====== Stored rows ======
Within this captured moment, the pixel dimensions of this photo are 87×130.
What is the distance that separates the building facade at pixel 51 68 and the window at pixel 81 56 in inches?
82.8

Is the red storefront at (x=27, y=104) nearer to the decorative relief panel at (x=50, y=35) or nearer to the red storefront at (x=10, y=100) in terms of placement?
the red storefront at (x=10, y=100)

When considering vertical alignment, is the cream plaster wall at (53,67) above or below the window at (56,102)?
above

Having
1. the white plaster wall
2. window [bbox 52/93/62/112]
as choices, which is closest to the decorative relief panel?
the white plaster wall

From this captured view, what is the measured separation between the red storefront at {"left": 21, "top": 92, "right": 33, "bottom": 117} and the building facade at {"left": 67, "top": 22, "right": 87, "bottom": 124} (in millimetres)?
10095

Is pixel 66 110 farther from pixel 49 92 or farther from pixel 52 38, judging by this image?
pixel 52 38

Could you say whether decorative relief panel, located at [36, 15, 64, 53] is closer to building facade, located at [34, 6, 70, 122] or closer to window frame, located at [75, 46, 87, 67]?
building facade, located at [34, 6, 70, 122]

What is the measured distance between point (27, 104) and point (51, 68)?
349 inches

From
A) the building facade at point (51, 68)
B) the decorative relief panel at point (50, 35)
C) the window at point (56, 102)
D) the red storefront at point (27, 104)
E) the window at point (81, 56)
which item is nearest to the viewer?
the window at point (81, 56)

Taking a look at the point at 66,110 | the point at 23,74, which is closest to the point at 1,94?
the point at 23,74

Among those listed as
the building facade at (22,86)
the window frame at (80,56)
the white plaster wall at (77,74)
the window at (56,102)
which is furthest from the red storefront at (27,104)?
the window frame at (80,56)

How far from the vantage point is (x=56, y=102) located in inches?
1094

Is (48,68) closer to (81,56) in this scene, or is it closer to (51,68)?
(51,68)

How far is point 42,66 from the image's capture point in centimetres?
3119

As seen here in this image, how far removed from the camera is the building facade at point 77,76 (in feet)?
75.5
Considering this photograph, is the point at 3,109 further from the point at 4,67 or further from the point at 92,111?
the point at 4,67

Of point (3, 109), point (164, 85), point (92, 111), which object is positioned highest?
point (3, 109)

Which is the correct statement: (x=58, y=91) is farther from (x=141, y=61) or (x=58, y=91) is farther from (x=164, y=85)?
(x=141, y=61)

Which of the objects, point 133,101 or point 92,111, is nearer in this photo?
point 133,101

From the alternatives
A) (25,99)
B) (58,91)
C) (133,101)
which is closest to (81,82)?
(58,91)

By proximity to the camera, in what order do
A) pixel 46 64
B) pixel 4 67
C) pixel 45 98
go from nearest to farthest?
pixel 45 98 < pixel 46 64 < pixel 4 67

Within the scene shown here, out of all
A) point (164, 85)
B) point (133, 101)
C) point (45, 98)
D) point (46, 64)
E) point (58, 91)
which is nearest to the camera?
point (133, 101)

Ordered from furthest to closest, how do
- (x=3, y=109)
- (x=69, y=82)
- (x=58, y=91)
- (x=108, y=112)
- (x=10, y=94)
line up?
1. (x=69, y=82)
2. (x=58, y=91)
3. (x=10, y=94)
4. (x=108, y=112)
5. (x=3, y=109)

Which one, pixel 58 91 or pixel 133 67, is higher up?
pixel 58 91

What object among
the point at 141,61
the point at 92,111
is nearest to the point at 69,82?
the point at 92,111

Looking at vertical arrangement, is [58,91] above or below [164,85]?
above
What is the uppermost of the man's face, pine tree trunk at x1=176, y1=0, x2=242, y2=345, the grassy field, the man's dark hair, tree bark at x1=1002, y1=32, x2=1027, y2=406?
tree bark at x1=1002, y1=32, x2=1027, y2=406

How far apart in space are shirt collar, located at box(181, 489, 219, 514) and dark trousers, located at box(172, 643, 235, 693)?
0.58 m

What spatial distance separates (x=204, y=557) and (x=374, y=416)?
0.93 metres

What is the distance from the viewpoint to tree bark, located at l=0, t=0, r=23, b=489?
======
Output each record exactly, leaving nothing out.

Within this captured moment, the pixel dimensions of this photo are 87×130.
What is the distance that separates the building facade at pixel 51 68 and the window at pixel 81 56 in inches?
82.8

Is the red storefront at (x=27, y=104) nearer to the decorative relief panel at (x=50, y=35) or nearer to the red storefront at (x=10, y=100) in terms of placement?
the red storefront at (x=10, y=100)

When considering vertical alignment, is the cream plaster wall at (53,67) above or below the window at (56,102)?
above

Having
1. the white plaster wall
2. window [bbox 52/93/62/112]
as choices, which is closest to the decorative relief panel?
the white plaster wall

From this captured view, what is the measured separation between the red storefront at {"left": 21, "top": 92, "right": 33, "bottom": 117} and the building facade at {"left": 67, "top": 22, "right": 87, "bottom": 124} (in millimetres)?
10095

Is pixel 66 110 farther from pixel 49 92 or farther from pixel 52 38, judging by this image?
pixel 52 38

Could you say whether decorative relief panel, located at [36, 15, 64, 53] is closer to building facade, located at [34, 6, 70, 122] or closer to window frame, located at [75, 46, 87, 67]?
building facade, located at [34, 6, 70, 122]

What is the measured distance between point (27, 104) and point (51, 68)?
349 inches

From
A) the building facade at point (51, 68)
B) the decorative relief panel at point (50, 35)
C) the window at point (56, 102)
D) the red storefront at point (27, 104)
E) the window at point (81, 56)
which item is nearest to the viewer?
the window at point (81, 56)

Taking a look at the point at 66,110 | the point at 23,74, which is closest to the point at 1,94?
the point at 23,74

Among those listed as
the building facade at (22,86)
the window frame at (80,56)
the white plaster wall at (77,74)
the window at (56,102)
which is furthest from the red storefront at (27,104)?
the window frame at (80,56)

How far from the vantage point is (x=56, y=102) located in inches?
1094

Is (48,68) closer to (81,56) in this scene, or is it closer to (51,68)?
(51,68)

How far is point 42,66 from the image's capture point in centimetres?
3119

As seen here in this image, how far removed from the camera is the building facade at point 77,76 (in feet)?
75.5
Considering this photograph, is the point at 3,109 further from the point at 4,67 or further from the point at 92,111?
the point at 4,67

Of point (3, 109), point (164, 85), point (92, 111), which object is positioned highest?
point (3, 109)

Which is the correct statement: (x=58, y=91) is farther from (x=141, y=61) or (x=58, y=91) is farther from (x=164, y=85)?
(x=141, y=61)

Which of the objects, point 133,101 or point 92,111, is nearer in this photo?
point 133,101

From the alternatives
A) (25,99)
B) (58,91)
C) (133,101)
which is closest to (81,82)?
(58,91)

By proximity to the camera, in what order do
A) pixel 46 64
B) pixel 4 67
C) pixel 45 98
go from nearest to farthest?
pixel 45 98 < pixel 46 64 < pixel 4 67

Within the scene shown here, out of all
A) point (164, 85)
B) point (133, 101)
C) point (45, 98)
D) point (46, 64)
E) point (58, 91)
which is nearest to the camera?
point (133, 101)

Ordered from furthest to closest, how do
- (x=3, y=109)
- (x=69, y=82)
- (x=58, y=91)
- (x=108, y=112)
- (x=10, y=94)
line up?
1. (x=69, y=82)
2. (x=58, y=91)
3. (x=10, y=94)
4. (x=108, y=112)
5. (x=3, y=109)

Which one, pixel 58 91 or pixel 133 67, is higher up?
pixel 58 91

What object among
the point at 141,61
the point at 92,111
is nearest to the point at 69,82?
the point at 92,111

Looking at vertical arrangement, is [58,91] above or below [164,85]?
above
What is the uppermost of the man's face, pine tree trunk at x1=176, y1=0, x2=242, y2=345, the grassy field, the man's dark hair, tree bark at x1=1002, y1=32, x2=1027, y2=406?
tree bark at x1=1002, y1=32, x2=1027, y2=406

How far apart in space are shirt collar, located at box(181, 489, 219, 514) and dark trousers, located at box(172, 643, 235, 693)?
0.58 m

What spatial distance separates (x=204, y=557) and (x=374, y=416)?
0.93 metres

What is the distance from the viewpoint to tree bark, located at l=0, t=0, r=23, b=489?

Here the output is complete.